Restate each of the lines below word for word and drop every picture.

═════ Data in this exercise ═════

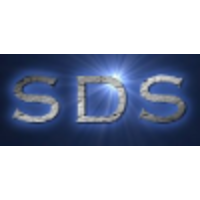 Secure Data Systems logo, Secure Data Systems contact details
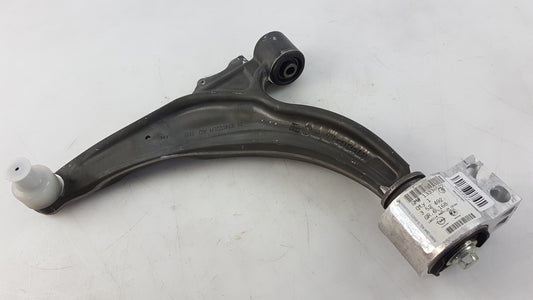 Original OE OPEL Querlenker 13334022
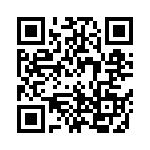 1-5KA39AHE3-51 QRCode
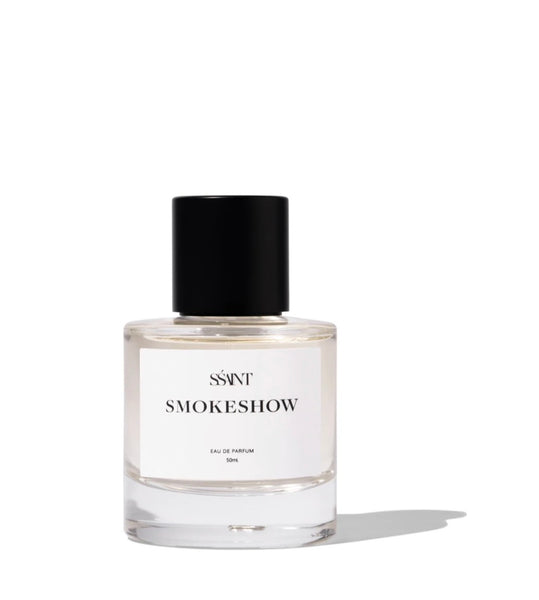 Somkeshow Eau de Perfum 50ML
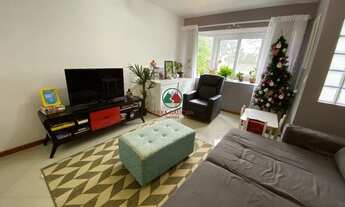 Imagem 3: Maravilhosa Casa semi mobiliada de 3 suítes a venda próximo ao Centro de Canela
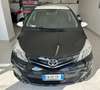 Toyota Yaris Yaris III 2011 5p 1.0 Lounge c/CL Nero - thumbnail 2
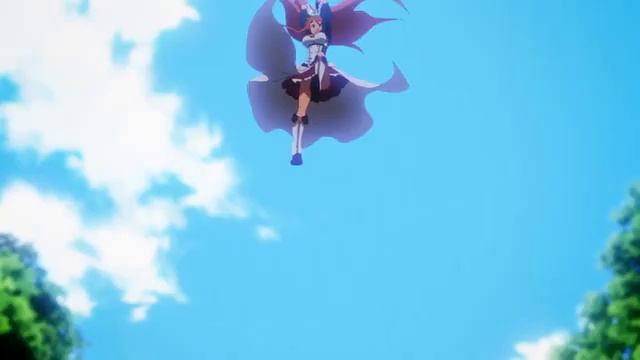 The Cutest Anime Girls in 2020 [Part 2]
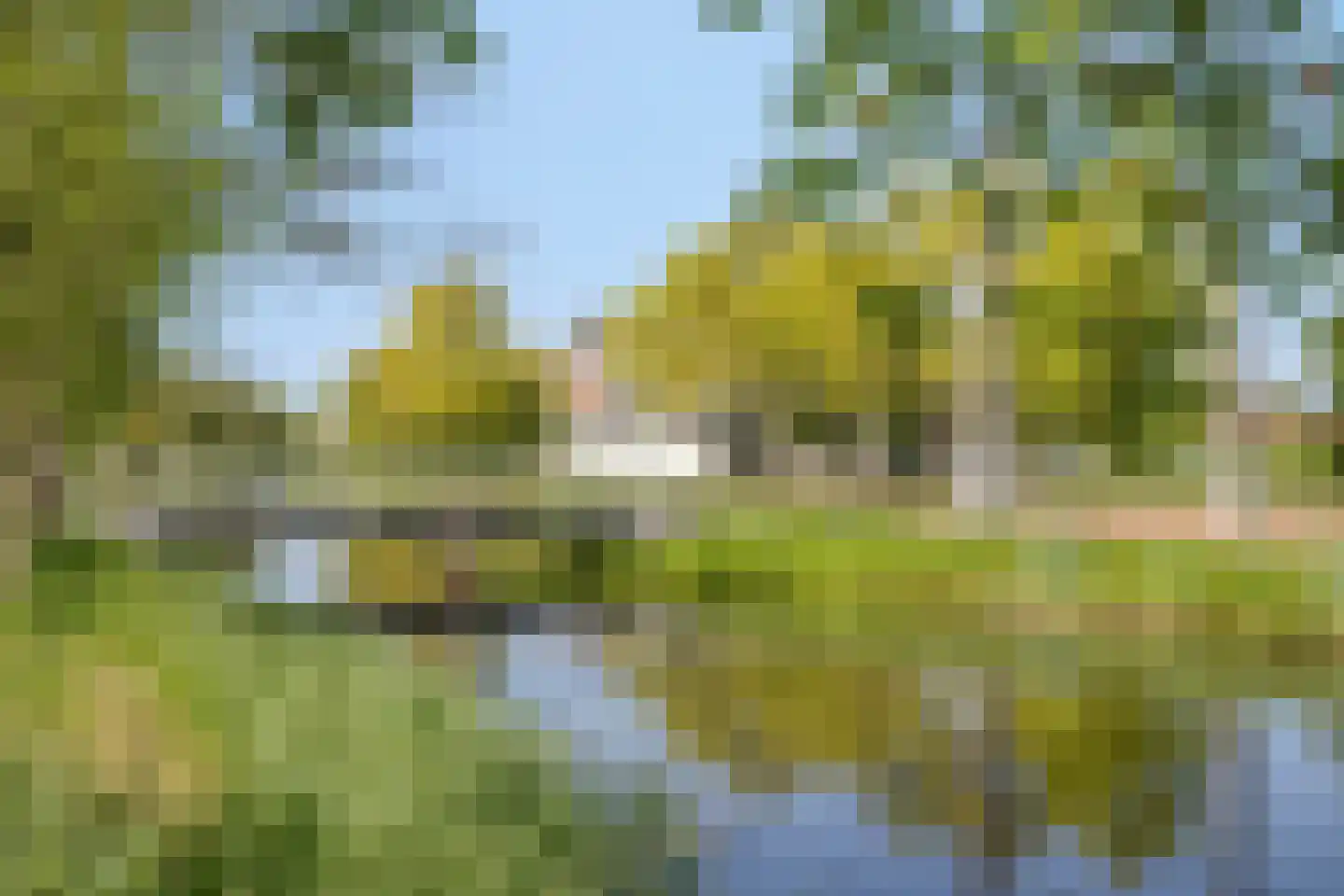 Pastoor Hoekx-singel 50 Rosmalen thumbnail 36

═════

Written response:
 Secure Data Systems logo, Secure Data Systems contact details
 Original OE OPEL Querlenker 13334022
 1-5KA39AHE3-51 QRCode
 Somkeshow Eau de Perfum 50ML
 Imagem 3: Maravilhosa Casa semi mobiliada de 3 suítes a venda próximo ao Centro de Canela
 Toyota Yaris Yaris III 2011 5p 1.0 Lounge c/CL Nero - thumbnail 2
 The Cutest Anime Girls in 2020 [Part 2]
 Pastoor Hoekx-singel 50 Rosmalen thumbnail 36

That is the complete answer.